Jan 7, 2024
Language Models May Not Be Few-Shot Anymore
A look at task contamination and why benchmark gains in zero-shot and few-shot LLM evaluation may be misleading.
LLMs are well-known for their remarkable ability in zero-shot and few-shot tasks, often outperforming dedicated models in diverse benchmarks. However, a recent study on task contamination in LLMs introduces a critical perspective: these impressive benchmark results might be skewed by the inclusion of test data during training.
Understanding task contamination
Task contamination also referred to as data contamination or data leakage, occurs when test examples are used during model training. This leads to higher performance on familiar data compared to unseen data. The paper identifies two primary contamination sources:
- Test data contamination: defined as incorporating test data examples with labels in the model's pre-training data.
- Task contamination: when task training examples are included in pre-training data, undermining the validity of zero or few-shot evaluations.
Zero-shot evaluation is an evaluation where a model has seen zero examples for the task. Few-shot, or N-shot, where N is a small number, is where the model has seen N examples for the task.
Methodology
The authors proposed four different methods for measuring task contamination:
- Training data inspection: Analyzing training data for the presence of task training examples.
- Task example extraction: Extracting task examples from existing models.
- Membership inference: Determining if model-generated content for a specific input is an exact match of the original sample.
- Chronological analysis: Evaluating models trained at different times on datasets with known release dates, seeking chronological evidence of contamination.
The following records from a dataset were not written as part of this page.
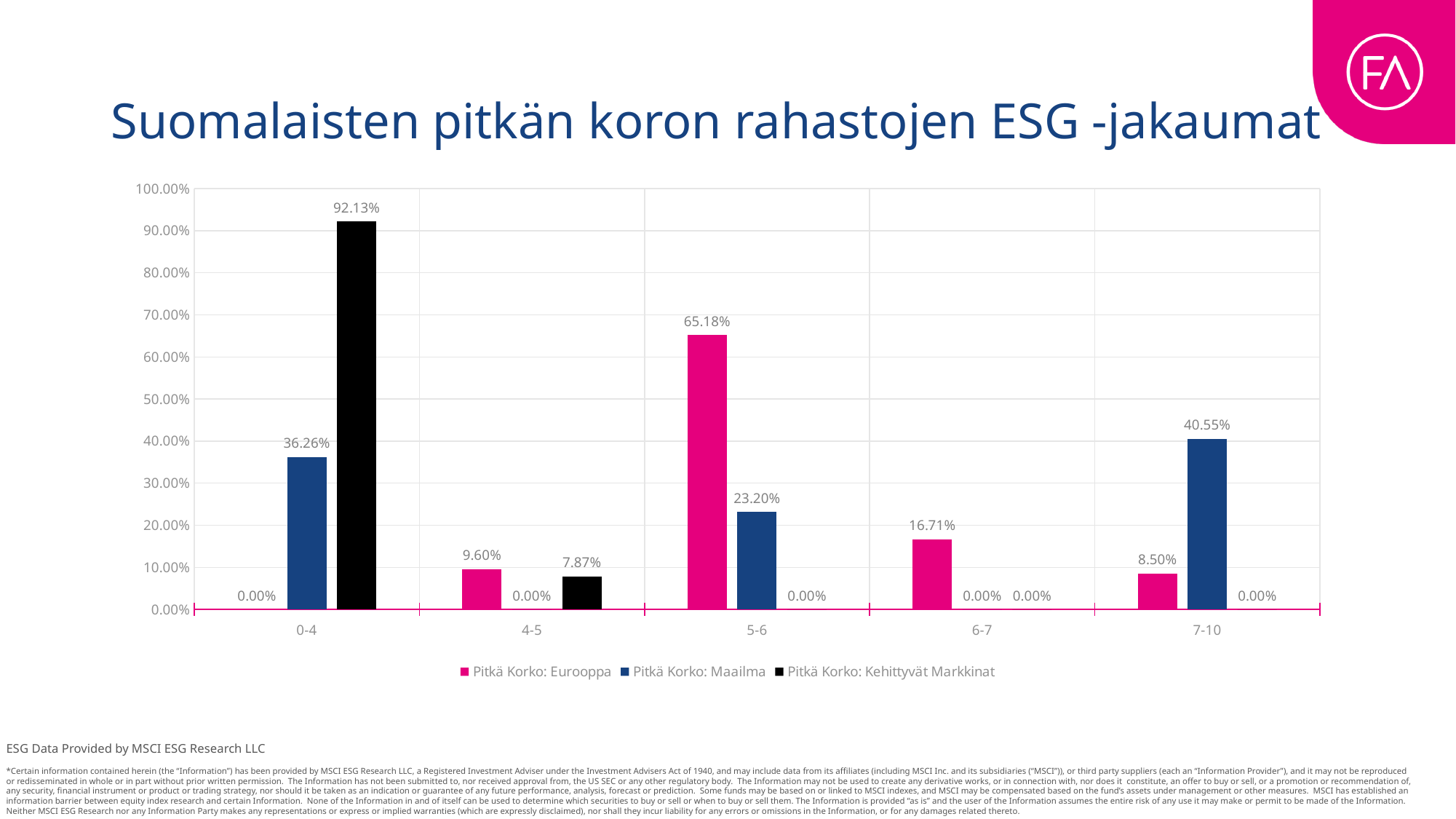
Is the value for Pitkä Korko: Maailma in the 0-4 category greater or less than 30.00%? greater Which is larger in the 4-5 category: Pitkä Korko: Eurooppa or Pitkä Korko: Kehittyvät Markkinat? Pitkä Korko: Eurooppa What is the value for Pitkä Korko: Maailma in the 7-10 category? 40.55% What is the value for Pitkä Korko: Kehittyvät Markkinat in the 0-4 category? 92.13% In which category does Pitkä Korko: Maailma have its highest value? 7-10 How many categories are shown on the x axis? 5 What kind of chart is shown on the slide? bar chart How many series does the legend list? 3 What is the value for Pitkä Korko: Eurooppa in the 6-7 category? 16.71% What is the value for Pitkä Korko: Eurooppa in the 5-6 category? 65.18% What is the difference between Pitkä Korko: Eurooppa and Pitkä Korko: Maailma in the 5-6 category? 41.98% In which category does Pitkä Korko: Eurooppa have its lowest value? 0-4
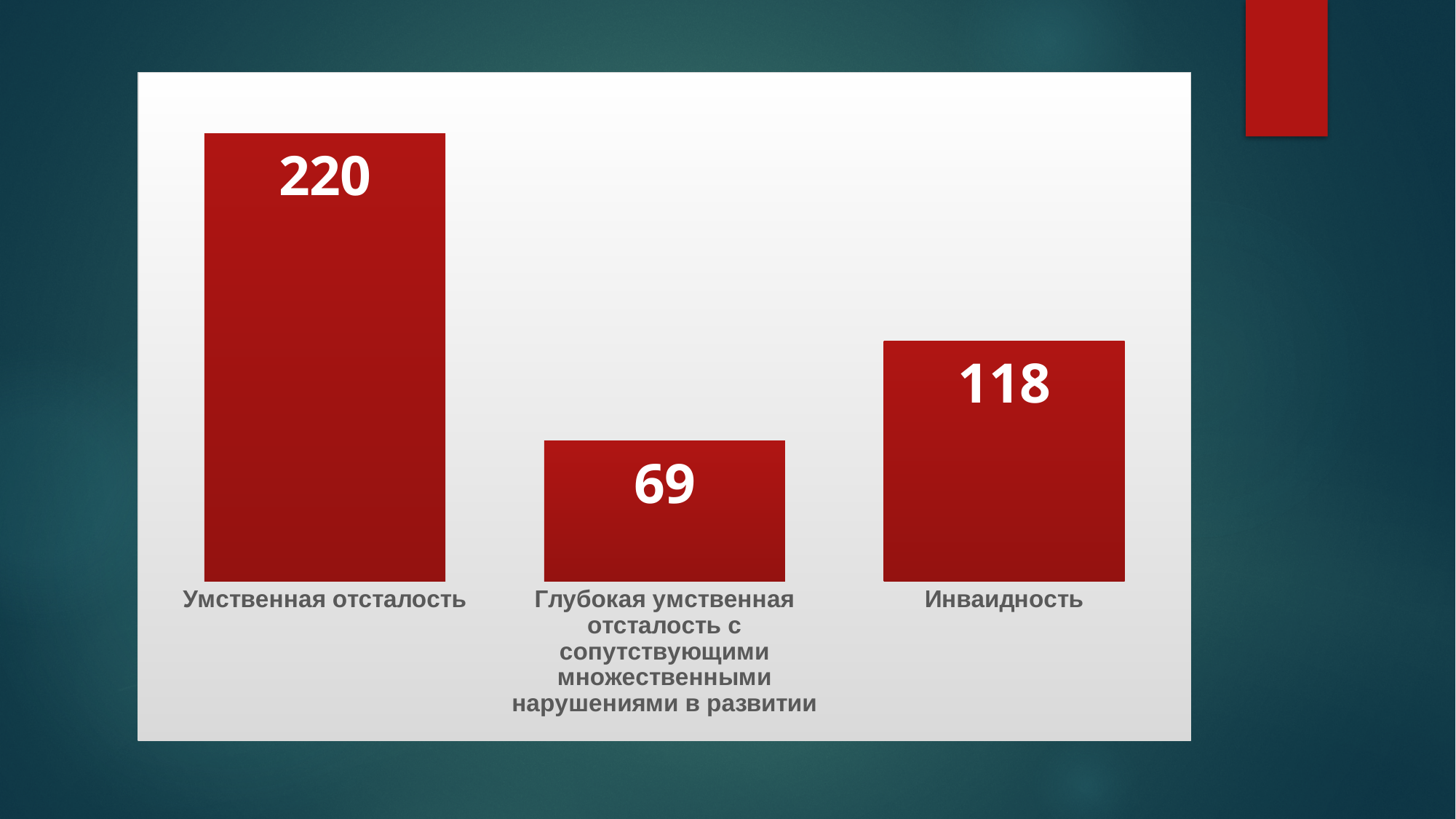
What is the value for Умственная отсталость? 220 What is the difference between the values for Умственная отсталость and Инваидность? 102 What kind of chart is shown on the slide? bar chart How many categories are shown in the chart? 3 What is the total of all three values shown in the chart? 407 What is the value for Глубокая умственная отсталость с сопутствующими множественными нарушениями в развитии? 69 What is the value for Инваидность? 118 Which is larger, the value for Инваидность or the value for Глубокая умственная отсталость с сопутствующими множественными нарушениями в развитии? Инваидность What colour are the bars in the chart? red Which category has the lowest value? Глубокая умственная отсталость с сопутствующими множественными нарушениями в развитии Which category has the highest value? Умственная отсталость What is the difference between the values for Инваидность and Глубокая умственная отсталость с сопутствующими множественными нарушениями в развитии? 49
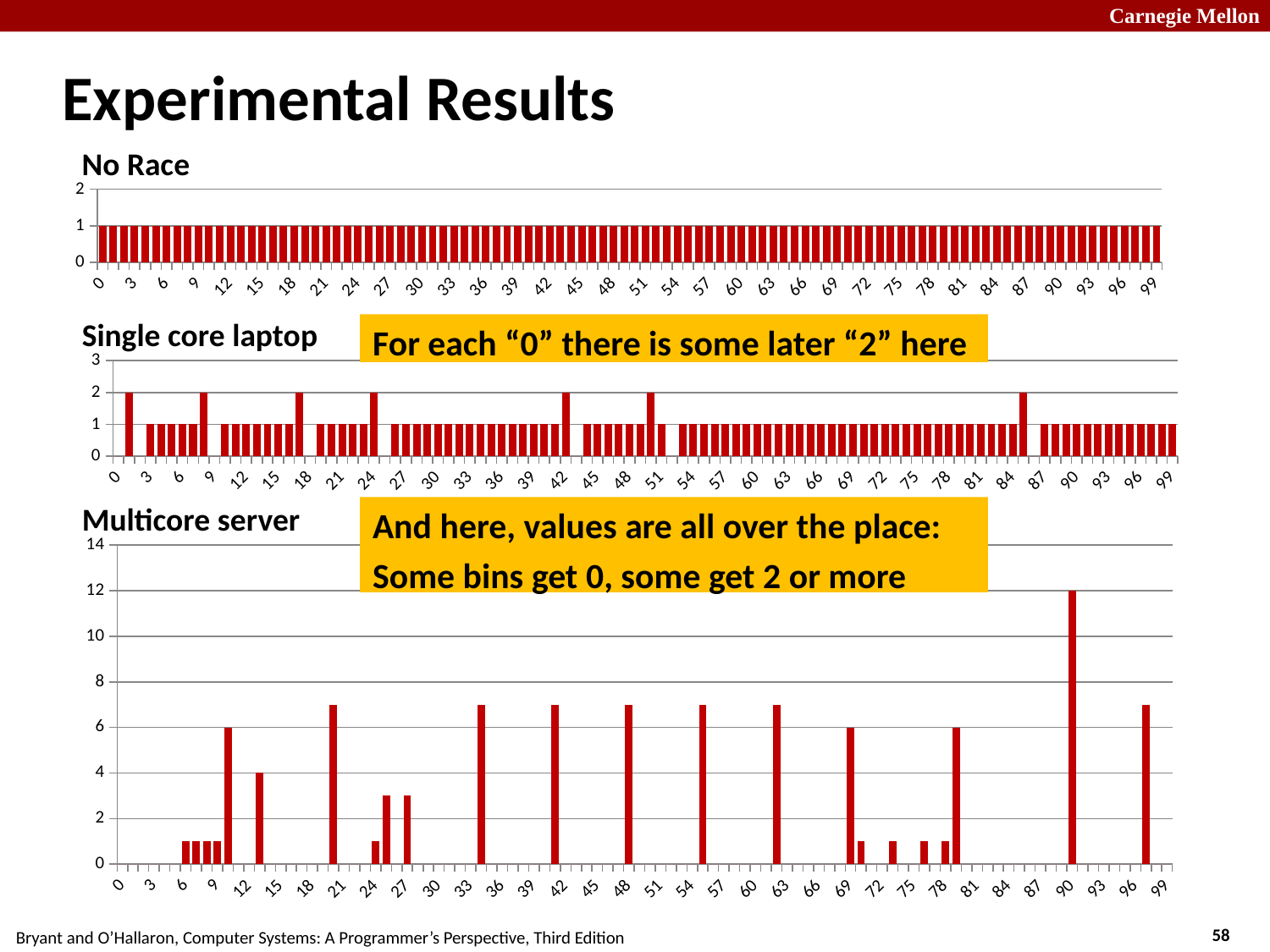
In the "Single core laptop" chart, is the tallest bar greater or less than 3? less What kind of chart is the "No Race" chart at the top of the slide? bar chart In the "No Race" chart, do the values rise, fall, or stay flat across the bins? stay flat In the "No Race" chart, what is the highest value shown on the y axis? 2 In the "Single core laptop" chart, what is the highest value reached by any bar? 2 How many charts are shown on the slide? 3 In the "Multicore server" chart, what value does the bar at bin 90 reach? 12 In the "Multicore server" chart, is the value at bin 90 greater or less than 10? greater In the "Multicore server" chart, which bin has the highest value? 90 In the "No Race" chart, what value does the bar at bin 0 reach? 1 In the "Multicore server" chart, what is the highest value shown on the y axis? 14 In the "Multicore server" chart, which is larger: the value at bin 90 or the value at bin 10? bin 90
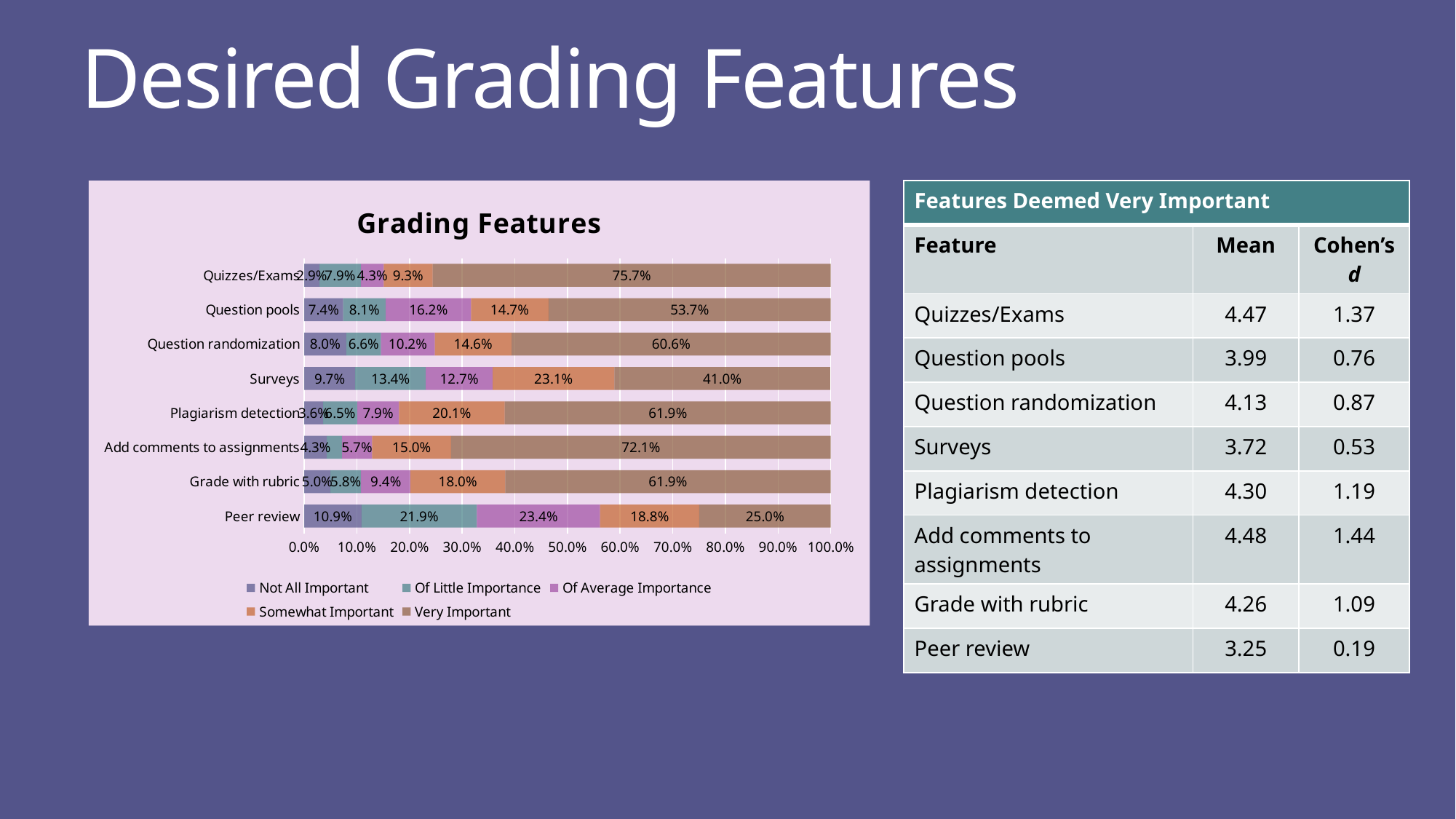
In the Grading Features chart, what percentage rated Quizzes/Exams as Very Important? 75.7% What type of chart is the Grading Features chart? Stacked bar chart In the Grading Features chart, what is the Not All Important value for Peer review? 10.9% How many series does the legend of the Grading Features chart list? 5 In the Grading Features chart, which has a larger Very Important percentage: Question pools or Question randomization? Question randomization In the Grading Features chart, which feature has the lowest Very Important percentage? Peer review In the Grading Features chart, which feature has the highest Very Important percentage? Quizzes/Exams How many grading features are listed in the Grading Features chart? 8 What is the title of the chart on the slide? Grading Features In the Grading Features chart, what is the Somewhat Important value for Surveys? 23.1% In the Grading Features chart, what is the Of Average Importance value for Question pools? 16.2% In the Grading Features chart, what is the difference between the Very Important percentages for Quizzes/Exams and Peer review? 50.7%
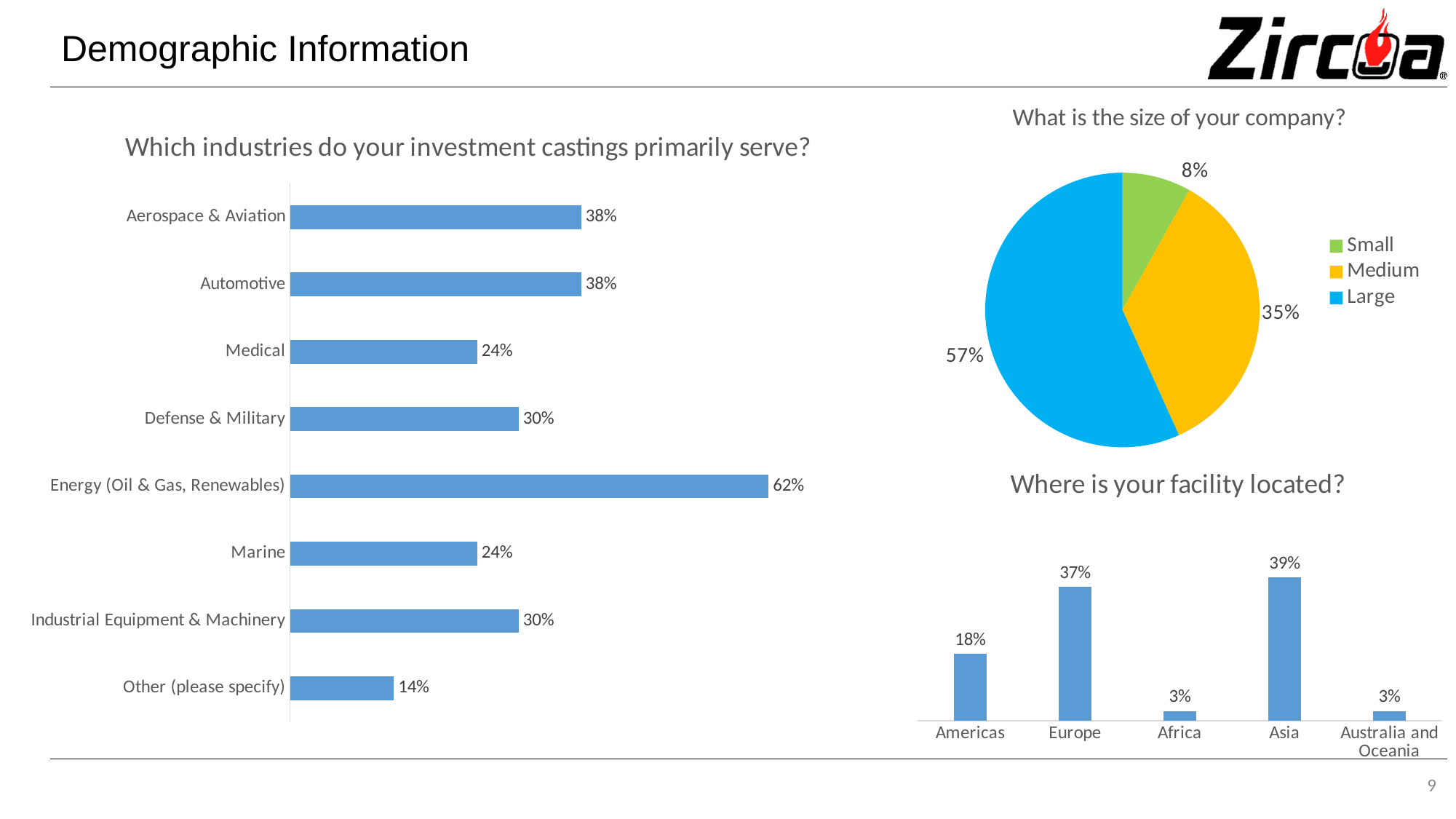
In the chart 'Where is your facility located?', what is the value for Europe? 37% How many entries does the legend of the pie chart 'What is the size of your company?' list? 3 In the pie chart 'What is the size of your company?', what share is Large? 57% In the chart 'Which industries do your investment castings primarily serve?', what is the difference between Energy (Oil & Gas, Renewables) and Medical? 38% In the chart 'Where is your facility located?', what is the difference between Asia and Americas? 21% In the chart 'Which industries do your investment castings primarily serve?', which industry has the lowest value? Other (please specify) In the chart 'Where is your facility located?', which is larger, Americas or Africa? Americas In the pie chart 'What is the size of your company?', which category has the smallest share? Small In the chart 'Which industries do your investment castings primarily serve?', how many industry categories are shown? 8 What kind of chart is 'Which industries do your investment castings primarily serve?' Bar chart In the chart 'Which industries do your investment castings primarily serve?', what is the value for Energy (Oil & Gas, Renewables)? 62% In the chart 'Where is your facility located?', which region has the highest value? Asia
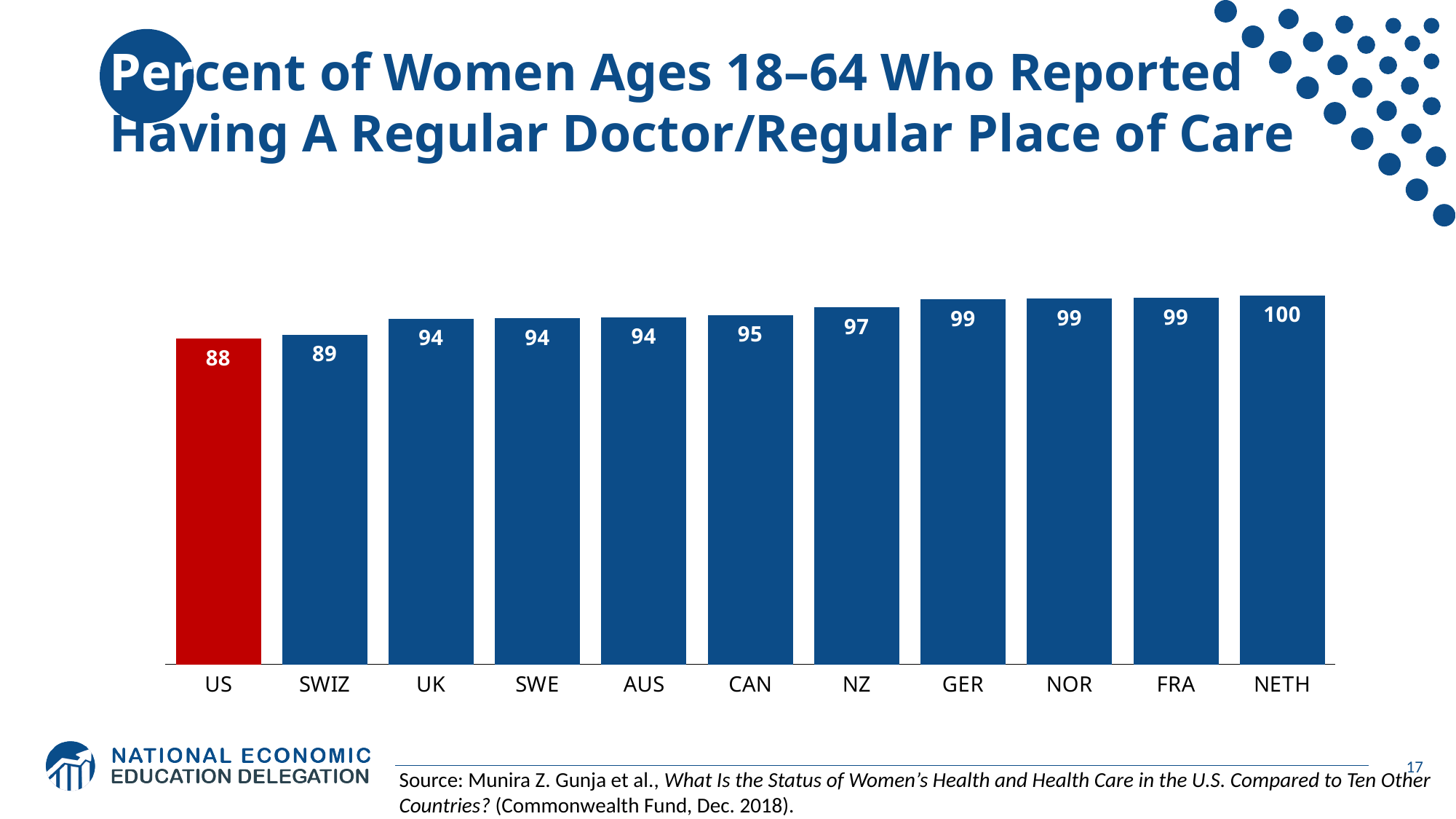
How many countries are shown in the chart? 11 What is the value for NZ? 97 Which has a larger value, UK or NZ? NZ Which country has the lowest value? US What is the difference between the values for SWIZ and the US? 1 What kind of chart is shown on the slide? bar chart What is the value for CAN? 95 Do the values rise or fall from left to right along the x axis? rise What is the value for the US? 88 What is the difference between the values for NETH and the US? 12 Which country's bar is coloured red? US Which country has the highest value? NETH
The three first methods, while precise, are limited by low recall - the absence of contamination evidence does not guarantee its non-existence. Chronological analysis, on the other hand, offers high recall but low precision. It can effectively identify contamination but may be influenced by other performance factors.
Results
Authors found evidence that some LLMs have seen task examples during pre-training for a range of tasks. Task contamination potentially inflates the zero-shot or few-shot performance of closed-sourced models, thus rendering them unreliable as baselines in these contexts, especially for models enhanced with instruction fine-tuning or RLHF. Moreover, when there was no task contamination, LLMs did not show any statistically significant improvements over majority baselines, in both zero and few-shot settings. This might suggest that performance increase over time in GPT-3 series models for various tasks is likely attributable to task contamination.
Conclusions
The research does not necessarily imply that LLMs are "bad". They still perform great. However, it shows problems with existing benchmarks and LLMs comparison. Investigating task contamination seems to be a must-have if we want to better understand LLM's performance.